The consolidated balance sheet as at March 31, 2026 showed total assets of INR 25,270 Lakhs, up from INR 22,619 Lakhs as at March 31, 2025. Total equity stood at INR 3,693 Lakhs (FY25: INR 2,733 Lakhs). Cash and cash equivalents at the consolidated level increased to INR 981 Lakhs from INR 173 Lakhs, with net cash inflows from operating activities at INR 3,727 Lakhs for FY26 (FY25: INR 7,734 Lakhs). On a standalone basis, total assets were INR 11,789 Lakhs (FY25: INR 12,711 Lakhs) and cash and cash equivalents stood at INR 20 Lakhs (FY25: INR 22 Lakhs).

RSU Scheme and Labour Code Impact

During FY26, the company granted 24.09 Lakhs Restricted Stock Units (RSUs) to eligible employees of HTDSL under the "Digicontent Limited - Restricted Stock Unit Plan 2025" (RSU Scheme - 2025). Regarding the Labour Codes, the Group has assessed the incremental financial impact of the four Labour Codes — the Code on Wages, 2019; the Industrial Relations Code, 2020; the Code on Social Security, 2020; and the Occupational Safety, Health and Working Conditions Code, 2020 — and presented the same as an exceptional item in the consolidated financial results for FY26. The Group continues to monitor the finalisation of Central/State Rules and clarifications from the Government.

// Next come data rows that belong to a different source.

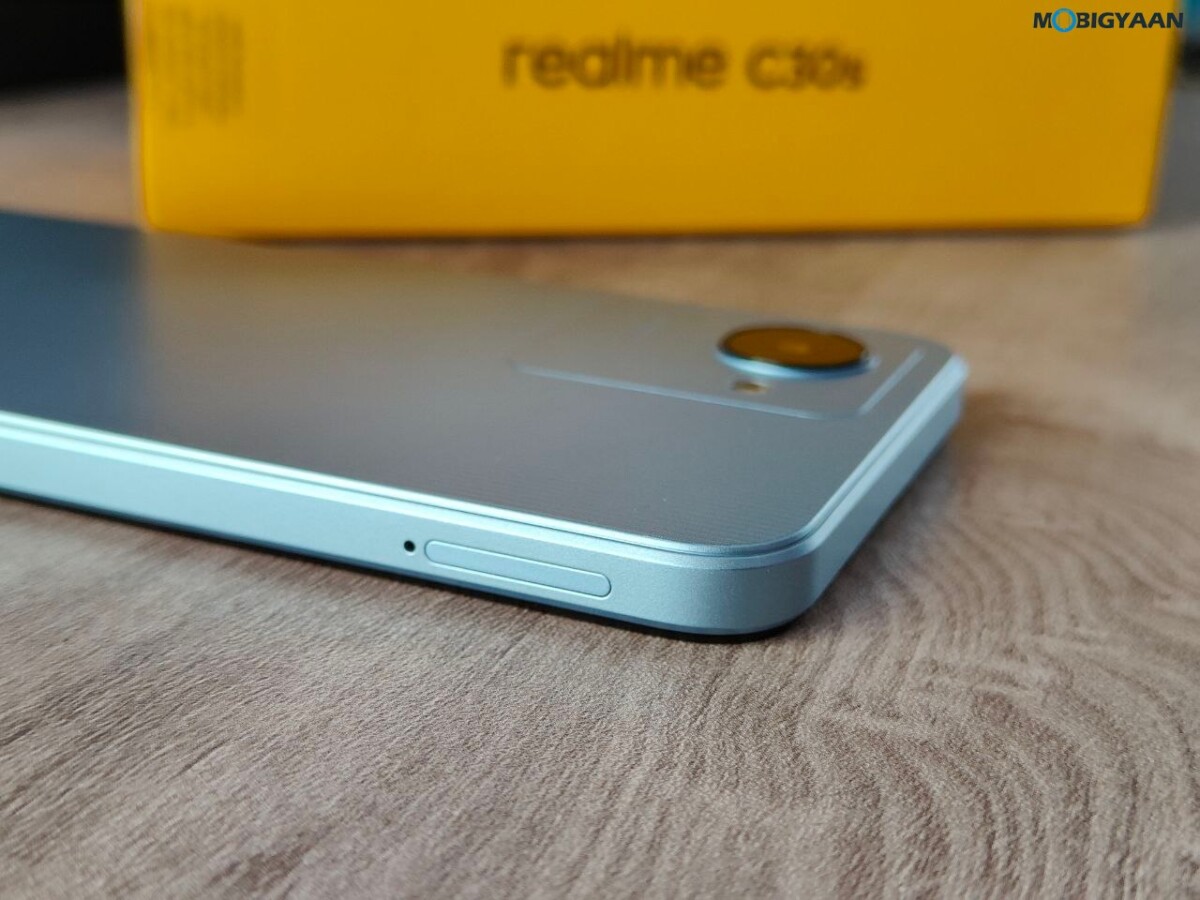 realme C30s Review Design Display Build Quality 15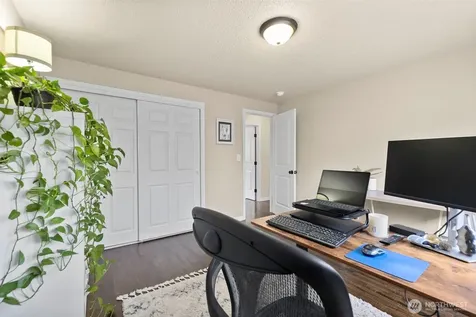 11410 94th Avenue E Puyallup WA 98373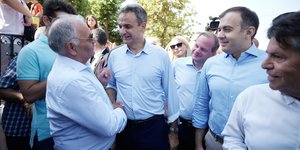 μητσοτακης χειραψία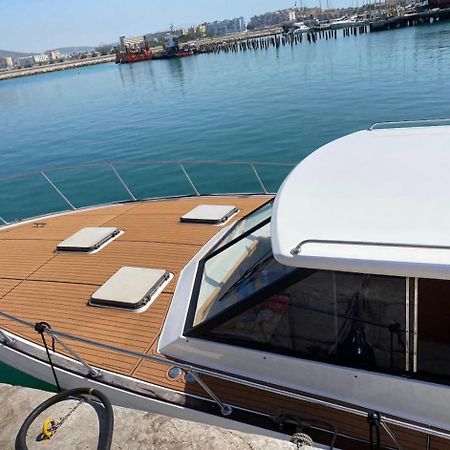 Barco Americano Sotogrande Torreguadiaro Εξωτερικό φωτογραφία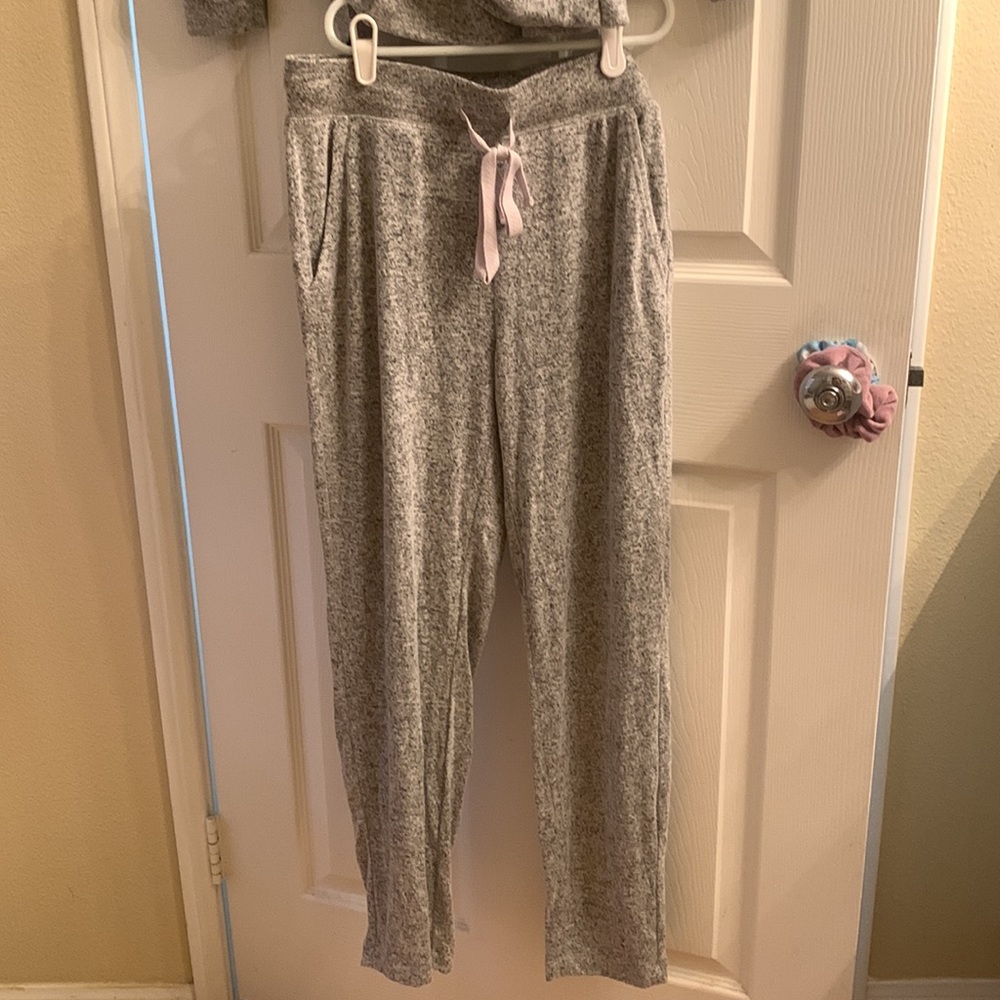 Loft Outlet Grey Loungewear Set - Size Small - Picture 2 of 5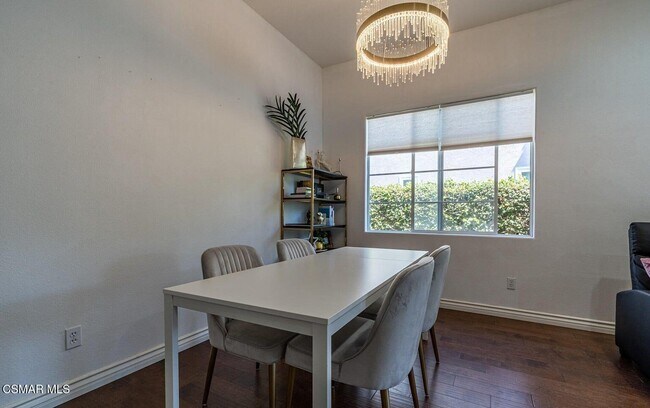 Foto del edificio - 665 Camino De La Luz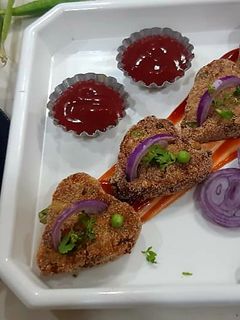 વેજીટેબલ સેઝવાન કટલેસ રેસીપી મુખ્ય ફોટો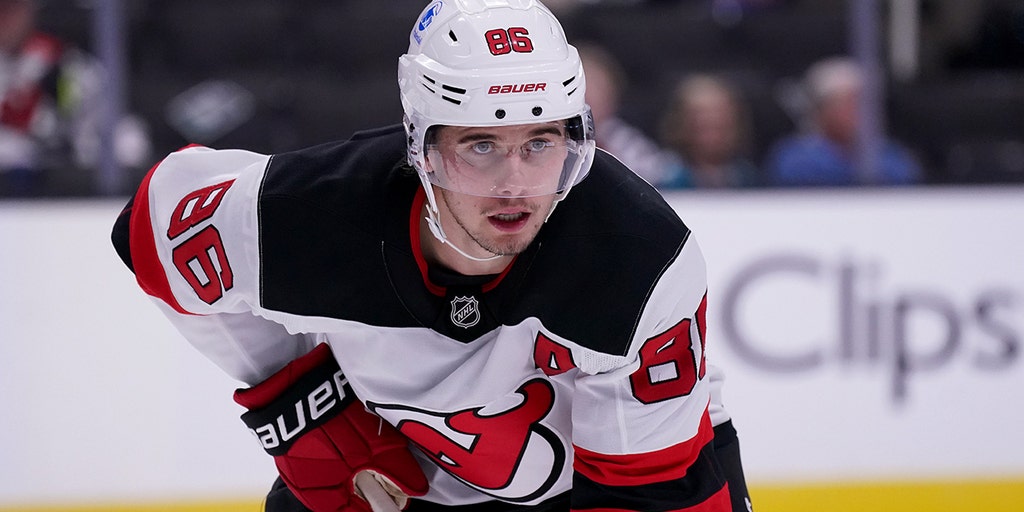 NHL star will miss time after cutting hand in 'fluke accident' at team dinner: report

Board and Managerial Changes

The Board approved several key governance and personnel decisions at its May 19, 2026 meeting. The key changes are summarised below:

Parameter: Details Re-appointment: Mr. Lloyd Mathias (DIN: 02879668) as Non-Executive Independent Director Term: Second term of 5 consecutive years, December 01, 2026 to November 30, 2031 Subject to: Shareholder approval at the ensuing Annual General Meeting Resignation: Ms. Manu Chaudhary (M. No.: A34640), Company Secretary & Compliance Officer, effective May 31, 2026 New Appointment: Mr. Shubham Jain (M. No.: A58662) as Company Secretary & Compliance Officer, effective June 01, 2026

Mr. Lloyd Mathias is an Angel Investor and Business Strategist with over 30 years of leadership experience across technology, telecom, and consumer sectors in India and Asia-Pacific. Mr. Shubham Jain is a qualified Company Secretary, LL.B., and commerce graduate from Delhi University with over 7 years of experience in corporate governance, legal, and secretarial functions. He was previously associated with Dabur India Limited and Insecticides (India) Limited.